Debt Collector Chad Steur Law Refuses to Pay Up

Posted by / in Before Bankruptcy, Weekly Posts /

Debt Collector Chad Steur Law Refuses to Pay Up

Chad Steur Law, LLC, a debt collector, owes my client, Helen, $2280.58. So far, Steur refuses to pay up. 

Chad Steur, debt collector

Chad Steur is admitted to the practice of law in Utah and California. He hires debt collectors to collect debts in Virginia. So far, he hasn’t paid Helen’s judgment against him, here.
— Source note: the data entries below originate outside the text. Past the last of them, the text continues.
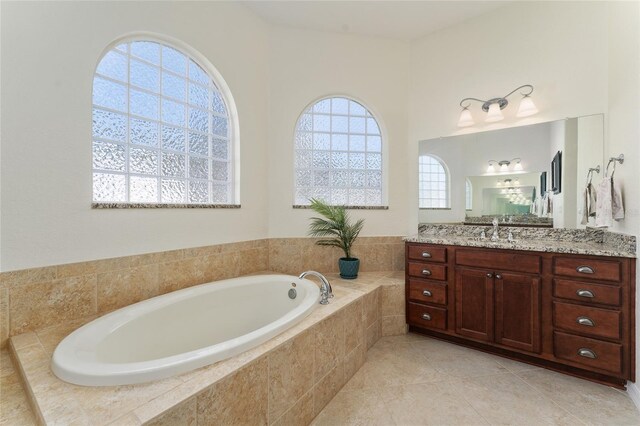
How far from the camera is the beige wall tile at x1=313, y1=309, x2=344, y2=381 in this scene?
1.53 meters

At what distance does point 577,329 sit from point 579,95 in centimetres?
173

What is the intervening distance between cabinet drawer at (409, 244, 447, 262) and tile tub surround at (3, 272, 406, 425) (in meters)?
0.77

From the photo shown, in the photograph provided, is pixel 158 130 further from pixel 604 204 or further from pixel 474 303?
pixel 604 204

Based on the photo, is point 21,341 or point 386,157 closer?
point 21,341

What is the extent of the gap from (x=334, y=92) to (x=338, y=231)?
4.68 ft

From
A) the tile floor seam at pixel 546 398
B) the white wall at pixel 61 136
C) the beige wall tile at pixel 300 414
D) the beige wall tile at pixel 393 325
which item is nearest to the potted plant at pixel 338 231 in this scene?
the beige wall tile at pixel 393 325

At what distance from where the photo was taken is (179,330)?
1741mm

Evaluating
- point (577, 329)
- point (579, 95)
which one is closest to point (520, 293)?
point (577, 329)

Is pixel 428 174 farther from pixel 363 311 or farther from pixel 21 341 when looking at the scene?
pixel 21 341

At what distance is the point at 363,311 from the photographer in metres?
2.07

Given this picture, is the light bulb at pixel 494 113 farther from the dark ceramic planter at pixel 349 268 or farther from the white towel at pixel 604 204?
the dark ceramic planter at pixel 349 268

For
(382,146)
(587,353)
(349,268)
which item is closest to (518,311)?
(587,353)

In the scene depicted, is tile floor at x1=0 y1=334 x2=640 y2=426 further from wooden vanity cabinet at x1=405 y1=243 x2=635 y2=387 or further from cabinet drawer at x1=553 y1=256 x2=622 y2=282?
cabinet drawer at x1=553 y1=256 x2=622 y2=282

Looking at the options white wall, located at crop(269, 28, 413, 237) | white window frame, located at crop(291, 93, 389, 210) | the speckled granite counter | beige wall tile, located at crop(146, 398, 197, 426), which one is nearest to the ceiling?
white wall, located at crop(269, 28, 413, 237)
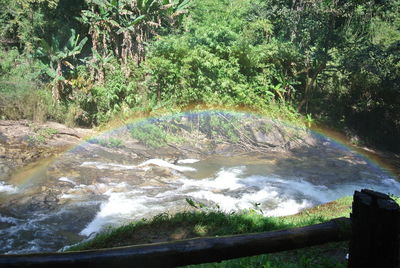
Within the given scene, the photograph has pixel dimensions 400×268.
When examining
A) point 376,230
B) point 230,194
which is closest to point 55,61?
point 230,194

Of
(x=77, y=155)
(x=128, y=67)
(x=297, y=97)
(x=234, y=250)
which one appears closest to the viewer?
(x=234, y=250)

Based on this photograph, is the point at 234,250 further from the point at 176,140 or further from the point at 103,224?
the point at 176,140

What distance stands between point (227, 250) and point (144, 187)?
8.54 meters

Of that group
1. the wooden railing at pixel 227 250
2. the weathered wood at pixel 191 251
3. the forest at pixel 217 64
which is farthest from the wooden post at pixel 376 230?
the forest at pixel 217 64

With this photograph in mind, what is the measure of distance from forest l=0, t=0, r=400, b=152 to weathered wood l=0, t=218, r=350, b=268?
13.5 meters

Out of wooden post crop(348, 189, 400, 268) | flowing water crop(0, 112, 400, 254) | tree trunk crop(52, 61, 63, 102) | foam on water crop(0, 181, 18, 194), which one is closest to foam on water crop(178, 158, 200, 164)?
flowing water crop(0, 112, 400, 254)

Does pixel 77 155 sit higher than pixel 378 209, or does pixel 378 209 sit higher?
Result: pixel 378 209

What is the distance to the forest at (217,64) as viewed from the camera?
49.7 ft

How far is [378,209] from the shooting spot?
1765mm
Before she came to see me, Helen was being harassed by a debt collector, calling for Chad Steur Law.  The collector told her he was calling from a law firm and they’d sue her if she didn’t pay up. That was a false threat, violating the FDCPA at 15 USC §1692e. (You might also call it a lie.) Chad Stuer is licensed to practice law only in Utah and California. He isn’t a lawyer in Virginia.

Frightened, Helen agree to let Steur take payments out of her bank account. Later, when she calmed down, she told them to stop. They took a payment anyway after she told them they were not allowed to. That’s another violation of 15 USC 1692e–taking an action that’s not legally allowed. (Taking money not authorized by law out of people’s bank accounts, happens fairly often with debt collectors. A very angry prosecutor might look at 18 USC §1334.)

Since he seems to be a respected lawyer, I contacted Steur last August, to see if he knew debt collectors were using his name. I didn’t get a reply. (I now see on his website that he hires debt collectors, in house and remote, to collect money using his name.)

We had a trial in March in the Courthouse in Manassas. Steur didn’t show up himself or send a Virginia lawyer–we won. The judge awarded Helen $2280.58. We’ve called and written Steur asking him to pay up. No answer so far.

(I’m primarily a bankruptcy lawyer.  But I hate it when credit bureaus and debt collectors do illegal stuff to my clients. So, for a bankruptcy lawyer, I’m quick to sue.)